SOURCE DOCUMENT:
::::

BRIEF DESCRIPTION OF THE DRAWINGS

[0019] These and/or other aspects, features, and advantages of the invention will become apparent and more readily appreciated from the following description of exemplary embodiments, taken in conjunction with the accompanying drawings of which:

[0020] FIG. 1 is a flowchart illustrating a method of structuring a bitstream for an object-based audio service according to an embodiment of the present invention;

[0021] FIG. 2 is a diagram illustrating a structure of a bitstream of an object-based audio according to an embodiment of the present invention;

[0022] FIG. 3 is a diagram illustrating a format of a file header in the bitstream of FIG. 2;

[0023] FIG. 4 is a block diagram illustrating an apparatus for structuring a bitstream for an object-based audio service according to an embodiment of the present invention;

[0024] FIG. 5 is a block diagram illustrating an apparatus for encoding a bitstream for an object-based audio service according to an embodiment of the present invention; and

[0025] FIG. 6 is a block diagram illustrating an apparatus for decoding a bitstream for an object-based audio service according to an embodiment of the present invention.

::::

DATA SEGMENT:
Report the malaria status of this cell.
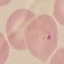

It is parasitized.

Photographed with a smartphone camera at the microscope eyepiece. Giemsa stain. Thin smear of blood. Automatically extracted cell patch, resized to 64 × 64 pixels.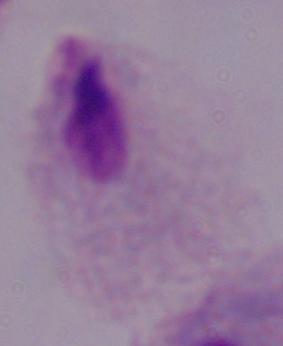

::::

EXERCISE DETAILS:
Extend the patent drawing descriptions for the object-based audio bitstream, picking up right after the FIG. 6 entry.

RESULT OF THIS EXERCISE:
DETAILED DESCRIPTION

[0026] Reference will now be made in detail to exemplary embodiments of the present invention, examples of which are illustrated in the accompanying drawings, wherein like reference numerals refer to the like elements throughout. Exemplary embodiments are described below to explain the present invention by referring to the figures.

[0027] FIG. 1 is a flowchart illustrating a method of structuring a bitstream for an object-based audio service according to an embodiment of the present invention.

[0028] Referring to FIG. 1, in operation 110, a bitstream may be configured by separating the bitstream into a file header and frames of audio objects that are separated using a sound source separation scheme. Here, the file header may store information associated with each of audio objects, and each of the frames of audio objects may store frames of a substantially separated corresponding object.

[0029] In operation 120, reproduction level information of the audio objects may be stored in the file header. Here, the reproduction level information may include information associated with a maximum reproduction level and a minimum reproduction level. The maximum reproduction level may denote an upper bound value of volume controlling a corresponding audio object, and the minimum reproduction level may denote a lower bound value of the volume controlling the corresponding audio object.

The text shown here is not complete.